Portal Culling
What is Portal Culling?
Portal culling is a method by which the 3D scene can be broken into areas called cells, which are linked together by portals. A portal is a window in 3D space that allows objects in one cell (the “out” cell) to be seen from another cell (the “in” cell). Portal culling works best in scenes where there is limited visibility from one area to another, for example a building or network of caves. It has very limited use in wide open scenes.
In this diagram the original camera frustum is seen in blue, this is used to cull the current cell. The shaded areas represent areas visible after culling. The camera is looking through a portal into the next cell, and so the frustum is reduced (seen in cyan) so as to render only that which is visible through the portal. This reduced frustum is then used to check visibility of additional portals in other cells, and it will be reduced again as it passed through more portals (seen in red and green). Note that even though more cells are visible to the original camera frustum, there is no direct line of visibility and so they are not even considered.

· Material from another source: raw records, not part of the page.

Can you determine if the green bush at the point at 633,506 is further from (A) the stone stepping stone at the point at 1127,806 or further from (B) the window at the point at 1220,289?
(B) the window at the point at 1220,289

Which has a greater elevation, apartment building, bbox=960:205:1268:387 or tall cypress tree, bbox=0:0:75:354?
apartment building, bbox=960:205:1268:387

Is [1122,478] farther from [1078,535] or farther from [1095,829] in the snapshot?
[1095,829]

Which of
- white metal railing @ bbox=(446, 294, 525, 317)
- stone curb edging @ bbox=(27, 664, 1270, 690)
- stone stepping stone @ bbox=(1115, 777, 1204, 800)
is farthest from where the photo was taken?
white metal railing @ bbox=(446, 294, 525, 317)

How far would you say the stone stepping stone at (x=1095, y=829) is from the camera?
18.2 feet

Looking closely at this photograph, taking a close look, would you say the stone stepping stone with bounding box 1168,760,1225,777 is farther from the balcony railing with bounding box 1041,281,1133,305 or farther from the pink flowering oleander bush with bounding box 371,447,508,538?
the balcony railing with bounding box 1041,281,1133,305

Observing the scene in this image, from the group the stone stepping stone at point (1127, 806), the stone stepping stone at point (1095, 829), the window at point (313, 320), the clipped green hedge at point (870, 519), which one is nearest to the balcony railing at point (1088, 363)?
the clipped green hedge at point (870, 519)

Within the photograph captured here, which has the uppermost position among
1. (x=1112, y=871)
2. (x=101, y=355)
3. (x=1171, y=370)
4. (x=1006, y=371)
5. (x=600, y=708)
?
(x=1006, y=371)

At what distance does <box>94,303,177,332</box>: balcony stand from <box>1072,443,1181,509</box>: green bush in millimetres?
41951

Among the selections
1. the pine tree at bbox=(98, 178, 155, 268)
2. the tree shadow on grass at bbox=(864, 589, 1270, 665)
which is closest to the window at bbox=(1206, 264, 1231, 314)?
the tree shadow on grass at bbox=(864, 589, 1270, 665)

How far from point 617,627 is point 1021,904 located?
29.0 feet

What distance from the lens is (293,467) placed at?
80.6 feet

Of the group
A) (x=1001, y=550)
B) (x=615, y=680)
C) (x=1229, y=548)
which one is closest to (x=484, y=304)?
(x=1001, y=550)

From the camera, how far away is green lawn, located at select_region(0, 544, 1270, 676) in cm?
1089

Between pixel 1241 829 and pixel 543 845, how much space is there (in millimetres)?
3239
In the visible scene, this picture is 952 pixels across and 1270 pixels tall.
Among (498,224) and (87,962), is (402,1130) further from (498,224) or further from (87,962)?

How are Cells and Portals handled in Panda3D?
Cells in Panda3D are just NodePaths parented under the top level of the scene graph (usually render). Any object that is physically in that cell should be parented under the cell’s NodePath. It is up to you to dynamically re-parent objects as they move from one cell to another, or not put them in a cell at all.
Portals are one-way and for this reason they are usually created in pairs. Portals get parented under the cell from which they are intended to be looked through. For example if this is a portal from cell A looking into cell B, it would get parented under cell A. Which side of the portal is the front or back is determined by winding order of the vertices, the same as with render geometry.
Application-level code is needed to show the cell the camera is currently in and hide the rest. During the culling stage any portal visible to the camera will be enabled, and render the objects that can be seen through the portal into its specified “out” cell. If another portal is visible through the previous one, the process continues. If multiple cameras are used, for example to do split screen play, hide the cells using the same mask set on the camera using camera.setCameraMask(mask).